• TASK DESCRIPTION: Copy out all the entries shown below, exactly as they appear.

• LISTED RECORDS:
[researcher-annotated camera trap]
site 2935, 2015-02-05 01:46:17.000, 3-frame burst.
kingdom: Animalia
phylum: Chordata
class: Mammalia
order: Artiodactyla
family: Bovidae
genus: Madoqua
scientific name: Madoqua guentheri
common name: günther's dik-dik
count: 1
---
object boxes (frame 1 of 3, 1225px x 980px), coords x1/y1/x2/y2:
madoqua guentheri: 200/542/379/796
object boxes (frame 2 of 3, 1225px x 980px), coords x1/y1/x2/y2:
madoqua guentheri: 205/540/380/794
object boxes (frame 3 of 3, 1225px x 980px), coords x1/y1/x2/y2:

• COMPLETED EXERCISE:
[researcher-annotated camera trap]
site 2935, 2015-02-05 01:46:17.000, 3-frame burst.
kingdom: Animalia
phylum: Chordata
class: Mammalia
order: Artiodactyla
family: Bovidae
genus: Madoqua
scientific name: Madoqua guentheri
common name: günther's dik-dik
count: 1
---
object boxes (frame 1 of 3, 1225px x 980px), coords x1/y1/x2/y2:
madoqua guentheri: 200/542/379/796
object boxes (frame 2 of 3, 1225px x 980px), coords x1/y1/x2/y2:
madoqua guentheri: 205/540/380/794
object boxes (frame 3 of 3, 1225px x 980px), coords x1/y1/x2/y2:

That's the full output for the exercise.